▶ EXERCISE INPUTS:
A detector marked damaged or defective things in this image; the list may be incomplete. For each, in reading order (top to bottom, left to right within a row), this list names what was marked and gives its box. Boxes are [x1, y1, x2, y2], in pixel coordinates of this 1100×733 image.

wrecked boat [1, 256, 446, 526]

--

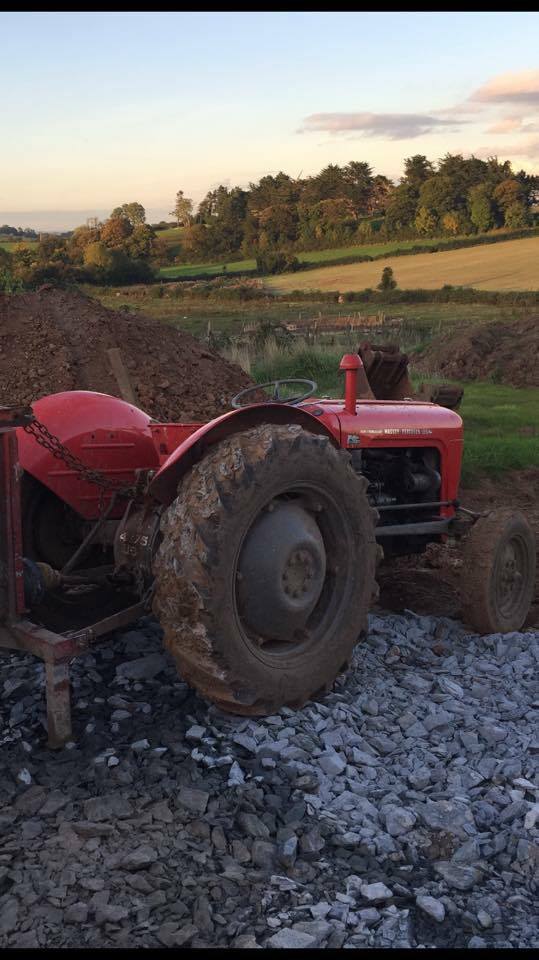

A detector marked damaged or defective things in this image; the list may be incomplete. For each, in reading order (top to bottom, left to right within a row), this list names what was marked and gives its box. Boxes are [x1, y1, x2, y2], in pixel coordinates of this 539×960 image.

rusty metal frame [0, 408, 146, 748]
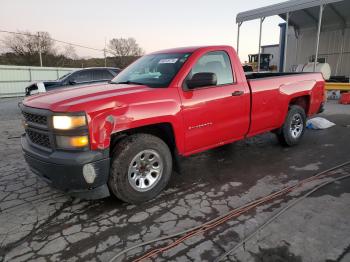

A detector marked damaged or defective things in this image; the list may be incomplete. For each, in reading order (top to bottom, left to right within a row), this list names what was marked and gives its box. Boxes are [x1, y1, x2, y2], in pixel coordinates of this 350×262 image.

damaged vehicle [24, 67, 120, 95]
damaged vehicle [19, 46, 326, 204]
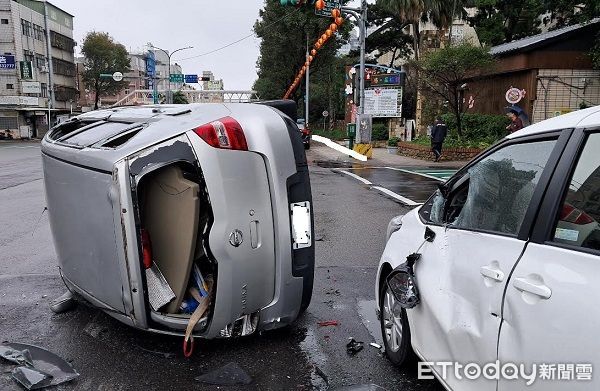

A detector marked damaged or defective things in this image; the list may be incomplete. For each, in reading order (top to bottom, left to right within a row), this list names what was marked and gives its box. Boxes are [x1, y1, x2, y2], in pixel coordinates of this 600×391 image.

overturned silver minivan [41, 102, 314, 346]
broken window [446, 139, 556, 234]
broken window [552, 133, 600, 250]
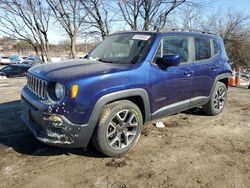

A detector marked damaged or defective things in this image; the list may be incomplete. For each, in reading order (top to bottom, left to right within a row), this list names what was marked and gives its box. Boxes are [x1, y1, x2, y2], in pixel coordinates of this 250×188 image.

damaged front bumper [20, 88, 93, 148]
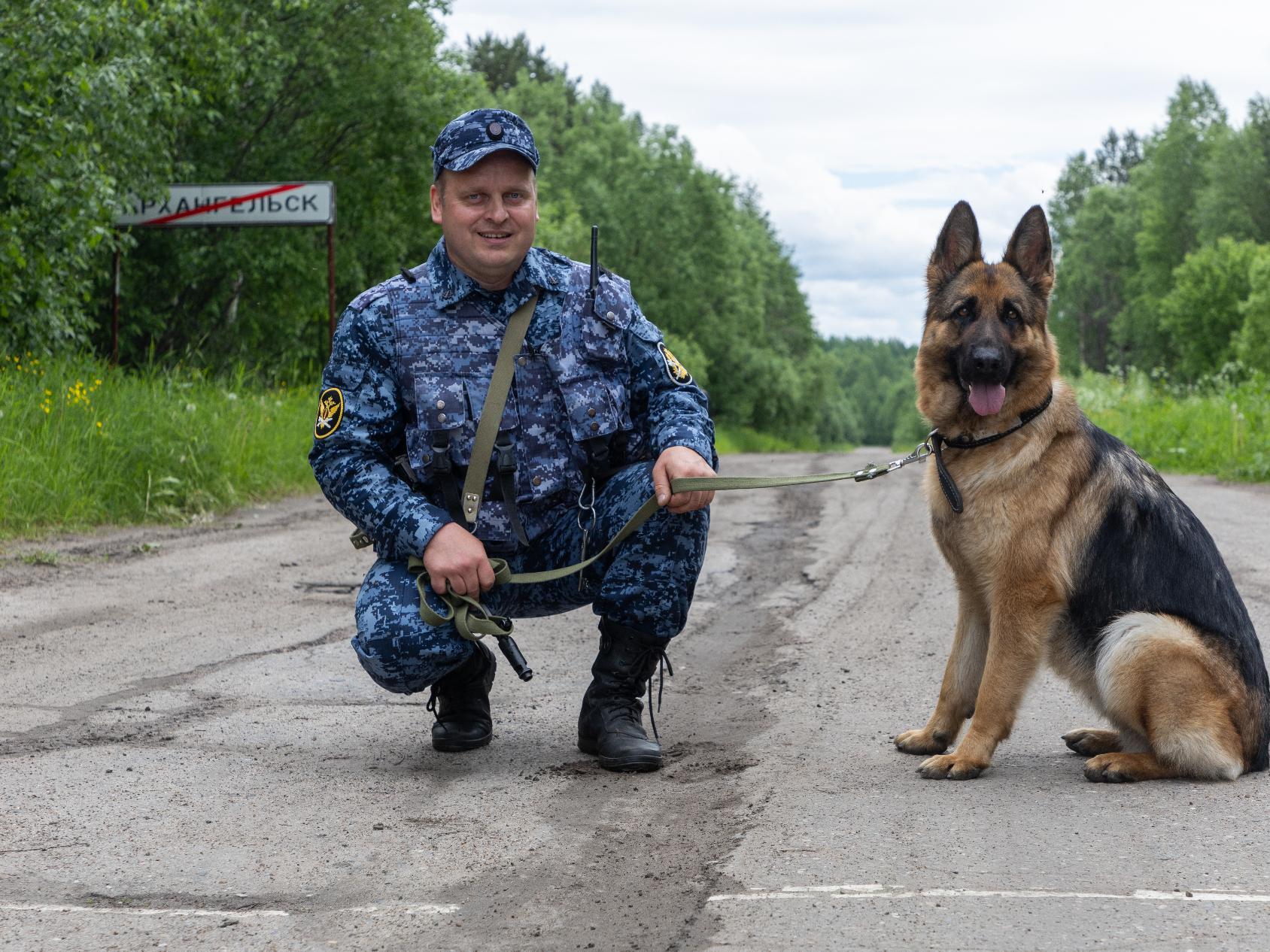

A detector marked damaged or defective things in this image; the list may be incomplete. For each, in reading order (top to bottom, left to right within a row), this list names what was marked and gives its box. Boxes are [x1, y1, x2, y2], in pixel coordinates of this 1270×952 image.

▶ PROBLEM TO WORK ON: Exercise for the records above: copy only the lines from the one with "this 250×188 image." to the one with "this 1270×952 image.", both ends kept, and drop the pictures.

▶ WRITTEN ANSWER:
A detector marked damaged or defective things in this image; the list may be incomplete. For each, in reading order (top to bottom, left to right within a row), this list names what was marked and gives its box. Boxes are [x1, y1, x2, y2], in pixel coordinates of this 250×188 image.

damaged front bumper [20, 88, 93, 148]

A detector marked damaged or defective things in this image; the list may be incomplete. For each, in reading order (top to bottom, left to right within a row), this list names what was marked and gives its box. Boxes are [x1, y1, x2, y2], in pixel coordinates of this 1270×952 image.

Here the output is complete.